Kein Vorankommen

Doch kein einheitliches Lade-System für Elektoautos

Mit dem weltweit einheitlichen Stecker für Elektroautos wird es offenbar so schnell nichts. Das im April auf der Hannover-Messe großartig angekündigte Projekt kommt nach Informationen der "Frankfurter Rundschau" wegen Kleinstaaterei selbst in Europa nicht voran.

Stromnetz Ausbau© Thomas Aumann / Fotolia.com

Frankfurt/Main (afp/ddp/red) - Bedenken gebe es unter anderem in den USA, Japan und Italien, berichtete die "Frankfurter Rundschau" unter Berufung auf den deutschen Autoindustrieverband VDA. So sei etwa in Italien der führende Energiekonzern Enel zwar für den Standard, ein Wettbewerber sträube sich aber. Auch die USA und Japan stellten sich quer und wollten ein System durchsetzen, das besser zu ihrem Stromstandard passe. Für den Stecker nach europäischem Konzept müssten die beiden Staaten, ihre Standards umstellen. Jedoch ermögliche der europäische Stecker eine schnellere Beladung der Autos.

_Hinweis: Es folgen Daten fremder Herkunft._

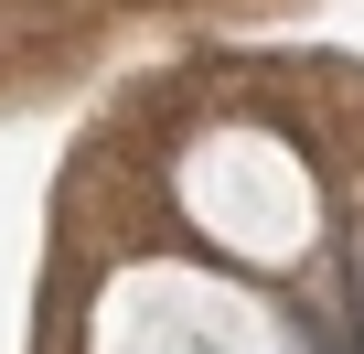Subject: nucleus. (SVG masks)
<instances>
[{
  "label": "nucleus",
  "mask_w": 364,
  "mask_h": 354,
  "mask_svg": "<svg viewBox=\"0 0 364 354\" xmlns=\"http://www.w3.org/2000/svg\"><path fill=\"white\" fill-rule=\"evenodd\" d=\"M353 301H364V258H353Z\"/></svg>",
  "instance_id": "obj_1"
}]
</instances>
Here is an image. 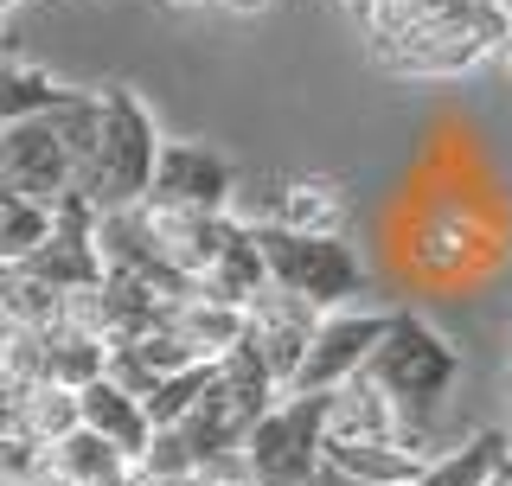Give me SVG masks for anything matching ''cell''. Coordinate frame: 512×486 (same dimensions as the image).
I'll list each match as a JSON object with an SVG mask.
<instances>
[{
    "instance_id": "cell-18",
    "label": "cell",
    "mask_w": 512,
    "mask_h": 486,
    "mask_svg": "<svg viewBox=\"0 0 512 486\" xmlns=\"http://www.w3.org/2000/svg\"><path fill=\"white\" fill-rule=\"evenodd\" d=\"M52 231H58V205H39V199H26V192L0 186V269L39 256L45 243H52Z\"/></svg>"
},
{
    "instance_id": "cell-26",
    "label": "cell",
    "mask_w": 512,
    "mask_h": 486,
    "mask_svg": "<svg viewBox=\"0 0 512 486\" xmlns=\"http://www.w3.org/2000/svg\"><path fill=\"white\" fill-rule=\"evenodd\" d=\"M340 7H346V13H352V20H359V13H365V0H340Z\"/></svg>"
},
{
    "instance_id": "cell-19",
    "label": "cell",
    "mask_w": 512,
    "mask_h": 486,
    "mask_svg": "<svg viewBox=\"0 0 512 486\" xmlns=\"http://www.w3.org/2000/svg\"><path fill=\"white\" fill-rule=\"evenodd\" d=\"M199 288H205V295H218V301H231V307H250L269 288V256H263V243H256L250 224L231 237V250L218 256V269L205 275Z\"/></svg>"
},
{
    "instance_id": "cell-10",
    "label": "cell",
    "mask_w": 512,
    "mask_h": 486,
    "mask_svg": "<svg viewBox=\"0 0 512 486\" xmlns=\"http://www.w3.org/2000/svg\"><path fill=\"white\" fill-rule=\"evenodd\" d=\"M148 224H154L160 256H167L173 269L199 275V282L218 269V256L231 250V237L244 231L231 212H186V205H154V199H148Z\"/></svg>"
},
{
    "instance_id": "cell-11",
    "label": "cell",
    "mask_w": 512,
    "mask_h": 486,
    "mask_svg": "<svg viewBox=\"0 0 512 486\" xmlns=\"http://www.w3.org/2000/svg\"><path fill=\"white\" fill-rule=\"evenodd\" d=\"M32 486H135V455H122L96 429H71L64 442L39 448Z\"/></svg>"
},
{
    "instance_id": "cell-2",
    "label": "cell",
    "mask_w": 512,
    "mask_h": 486,
    "mask_svg": "<svg viewBox=\"0 0 512 486\" xmlns=\"http://www.w3.org/2000/svg\"><path fill=\"white\" fill-rule=\"evenodd\" d=\"M160 148H167V141H160L148 103H141L128 84H109L103 90V154H96V186H90V205H96V212H128V205H148Z\"/></svg>"
},
{
    "instance_id": "cell-22",
    "label": "cell",
    "mask_w": 512,
    "mask_h": 486,
    "mask_svg": "<svg viewBox=\"0 0 512 486\" xmlns=\"http://www.w3.org/2000/svg\"><path fill=\"white\" fill-rule=\"evenodd\" d=\"M199 486H256L250 461H244V448H237V455H218V461H205V467H199Z\"/></svg>"
},
{
    "instance_id": "cell-9",
    "label": "cell",
    "mask_w": 512,
    "mask_h": 486,
    "mask_svg": "<svg viewBox=\"0 0 512 486\" xmlns=\"http://www.w3.org/2000/svg\"><path fill=\"white\" fill-rule=\"evenodd\" d=\"M154 205H186V212H231L237 199V173L224 167L212 148L199 141H167L154 167Z\"/></svg>"
},
{
    "instance_id": "cell-28",
    "label": "cell",
    "mask_w": 512,
    "mask_h": 486,
    "mask_svg": "<svg viewBox=\"0 0 512 486\" xmlns=\"http://www.w3.org/2000/svg\"><path fill=\"white\" fill-rule=\"evenodd\" d=\"M186 7H212V0H186Z\"/></svg>"
},
{
    "instance_id": "cell-23",
    "label": "cell",
    "mask_w": 512,
    "mask_h": 486,
    "mask_svg": "<svg viewBox=\"0 0 512 486\" xmlns=\"http://www.w3.org/2000/svg\"><path fill=\"white\" fill-rule=\"evenodd\" d=\"M212 7H218V13H231V20H256L269 0H212Z\"/></svg>"
},
{
    "instance_id": "cell-16",
    "label": "cell",
    "mask_w": 512,
    "mask_h": 486,
    "mask_svg": "<svg viewBox=\"0 0 512 486\" xmlns=\"http://www.w3.org/2000/svg\"><path fill=\"white\" fill-rule=\"evenodd\" d=\"M45 333V378L64 384V391H84V384L109 378V359H116V346L109 339H96L84 327H64V320H52Z\"/></svg>"
},
{
    "instance_id": "cell-13",
    "label": "cell",
    "mask_w": 512,
    "mask_h": 486,
    "mask_svg": "<svg viewBox=\"0 0 512 486\" xmlns=\"http://www.w3.org/2000/svg\"><path fill=\"white\" fill-rule=\"evenodd\" d=\"M0 435H20V442H32V448H52V442H64L71 429H84V397L77 391H64V384H32L26 397H0Z\"/></svg>"
},
{
    "instance_id": "cell-20",
    "label": "cell",
    "mask_w": 512,
    "mask_h": 486,
    "mask_svg": "<svg viewBox=\"0 0 512 486\" xmlns=\"http://www.w3.org/2000/svg\"><path fill=\"white\" fill-rule=\"evenodd\" d=\"M77 90H64L52 71H39V64H26L20 52L7 58V71H0V122H26V116H52L64 109Z\"/></svg>"
},
{
    "instance_id": "cell-8",
    "label": "cell",
    "mask_w": 512,
    "mask_h": 486,
    "mask_svg": "<svg viewBox=\"0 0 512 486\" xmlns=\"http://www.w3.org/2000/svg\"><path fill=\"white\" fill-rule=\"evenodd\" d=\"M320 320H327V307H314V301L288 295V288H276V282H269L263 295L250 301V333H244V339L269 359V371H276L282 391L295 384V371H301V359H308V346H314Z\"/></svg>"
},
{
    "instance_id": "cell-7",
    "label": "cell",
    "mask_w": 512,
    "mask_h": 486,
    "mask_svg": "<svg viewBox=\"0 0 512 486\" xmlns=\"http://www.w3.org/2000/svg\"><path fill=\"white\" fill-rule=\"evenodd\" d=\"M391 320H397V314L333 307V314L320 320V333H314V346H308V359H301V371H295V384H288V391H301V397H333L346 378H359V371L372 365V352L384 346Z\"/></svg>"
},
{
    "instance_id": "cell-5",
    "label": "cell",
    "mask_w": 512,
    "mask_h": 486,
    "mask_svg": "<svg viewBox=\"0 0 512 486\" xmlns=\"http://www.w3.org/2000/svg\"><path fill=\"white\" fill-rule=\"evenodd\" d=\"M372 378L391 391L404 410L416 416H436V403L448 397V384L461 378V352L448 346V339L429 327L423 314H397L391 333H384V346L372 352Z\"/></svg>"
},
{
    "instance_id": "cell-24",
    "label": "cell",
    "mask_w": 512,
    "mask_h": 486,
    "mask_svg": "<svg viewBox=\"0 0 512 486\" xmlns=\"http://www.w3.org/2000/svg\"><path fill=\"white\" fill-rule=\"evenodd\" d=\"M314 486H372V480H352V474H340V467H320V474H314Z\"/></svg>"
},
{
    "instance_id": "cell-3",
    "label": "cell",
    "mask_w": 512,
    "mask_h": 486,
    "mask_svg": "<svg viewBox=\"0 0 512 486\" xmlns=\"http://www.w3.org/2000/svg\"><path fill=\"white\" fill-rule=\"evenodd\" d=\"M269 256V282L314 307H352L365 288V263L346 237H314V231H282V224H250Z\"/></svg>"
},
{
    "instance_id": "cell-25",
    "label": "cell",
    "mask_w": 512,
    "mask_h": 486,
    "mask_svg": "<svg viewBox=\"0 0 512 486\" xmlns=\"http://www.w3.org/2000/svg\"><path fill=\"white\" fill-rule=\"evenodd\" d=\"M487 486H512V448L500 455V467H493V474H487Z\"/></svg>"
},
{
    "instance_id": "cell-15",
    "label": "cell",
    "mask_w": 512,
    "mask_h": 486,
    "mask_svg": "<svg viewBox=\"0 0 512 486\" xmlns=\"http://www.w3.org/2000/svg\"><path fill=\"white\" fill-rule=\"evenodd\" d=\"M84 429H96V435H109V442L122 448V455H148V442H154V416H148V403H141L135 391H122L116 378H96V384H84Z\"/></svg>"
},
{
    "instance_id": "cell-21",
    "label": "cell",
    "mask_w": 512,
    "mask_h": 486,
    "mask_svg": "<svg viewBox=\"0 0 512 486\" xmlns=\"http://www.w3.org/2000/svg\"><path fill=\"white\" fill-rule=\"evenodd\" d=\"M218 384V365H192L180 371V378H167L160 391L148 397V416H154V429H180L192 410H199V397Z\"/></svg>"
},
{
    "instance_id": "cell-12",
    "label": "cell",
    "mask_w": 512,
    "mask_h": 486,
    "mask_svg": "<svg viewBox=\"0 0 512 486\" xmlns=\"http://www.w3.org/2000/svg\"><path fill=\"white\" fill-rule=\"evenodd\" d=\"M154 327H167L173 339H186L192 352H199V359H224V352L237 346V339L250 333V307H231V301H218V295H186V301H167L160 307V320Z\"/></svg>"
},
{
    "instance_id": "cell-4",
    "label": "cell",
    "mask_w": 512,
    "mask_h": 486,
    "mask_svg": "<svg viewBox=\"0 0 512 486\" xmlns=\"http://www.w3.org/2000/svg\"><path fill=\"white\" fill-rule=\"evenodd\" d=\"M506 39L512 20H448V26L404 32V39H365V58L391 77H410V84H442V77L493 64Z\"/></svg>"
},
{
    "instance_id": "cell-6",
    "label": "cell",
    "mask_w": 512,
    "mask_h": 486,
    "mask_svg": "<svg viewBox=\"0 0 512 486\" xmlns=\"http://www.w3.org/2000/svg\"><path fill=\"white\" fill-rule=\"evenodd\" d=\"M244 461H250L256 486H314V474L327 467V397L288 391L250 429Z\"/></svg>"
},
{
    "instance_id": "cell-17",
    "label": "cell",
    "mask_w": 512,
    "mask_h": 486,
    "mask_svg": "<svg viewBox=\"0 0 512 486\" xmlns=\"http://www.w3.org/2000/svg\"><path fill=\"white\" fill-rule=\"evenodd\" d=\"M327 461L352 480H372V486H416L423 480V455L397 442H327Z\"/></svg>"
},
{
    "instance_id": "cell-1",
    "label": "cell",
    "mask_w": 512,
    "mask_h": 486,
    "mask_svg": "<svg viewBox=\"0 0 512 486\" xmlns=\"http://www.w3.org/2000/svg\"><path fill=\"white\" fill-rule=\"evenodd\" d=\"M103 154V90H77L52 116L0 122V186L39 205L90 199Z\"/></svg>"
},
{
    "instance_id": "cell-14",
    "label": "cell",
    "mask_w": 512,
    "mask_h": 486,
    "mask_svg": "<svg viewBox=\"0 0 512 486\" xmlns=\"http://www.w3.org/2000/svg\"><path fill=\"white\" fill-rule=\"evenodd\" d=\"M256 224L314 231V237H346V199H340V186H333V180H276Z\"/></svg>"
},
{
    "instance_id": "cell-29",
    "label": "cell",
    "mask_w": 512,
    "mask_h": 486,
    "mask_svg": "<svg viewBox=\"0 0 512 486\" xmlns=\"http://www.w3.org/2000/svg\"><path fill=\"white\" fill-rule=\"evenodd\" d=\"M0 7H20V0H0Z\"/></svg>"
},
{
    "instance_id": "cell-27",
    "label": "cell",
    "mask_w": 512,
    "mask_h": 486,
    "mask_svg": "<svg viewBox=\"0 0 512 486\" xmlns=\"http://www.w3.org/2000/svg\"><path fill=\"white\" fill-rule=\"evenodd\" d=\"M500 64H506V71H512V39H506V45H500Z\"/></svg>"
}]
</instances>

Ein Sprecher des Energiekonzerns RWE relativierte den Bericht und sagte, der Prozess zur Einigung auf den einheitlichen Stecker komme weiter voran. Im Frühjahr habe sich eine Gruppe von rund 20 europäischen, japanischen und US-amerikanischen Energiekonzernen und Autoherstellern auf den gemeinsamen Stecker geeinigt, sagte der Sprecher der Nachrichtenagentur AFP. Jetzt gehe es darum, den Stecker international zum Standard zu machen. Dazu müsse der Stecker von Normungsgremien geprüft und gebilligt werden.

RWE hatte in der Vergangenheit die Einigung auf den einheitlichen Stecker mit vorangetrieben. Zur Gruppe der Unterstützer des Steckers gehören neben RWE unter anderem die Energiekonzerne Eon, EnBW, Vattenfall sowie die Autobauer Daimler, VW und BMW.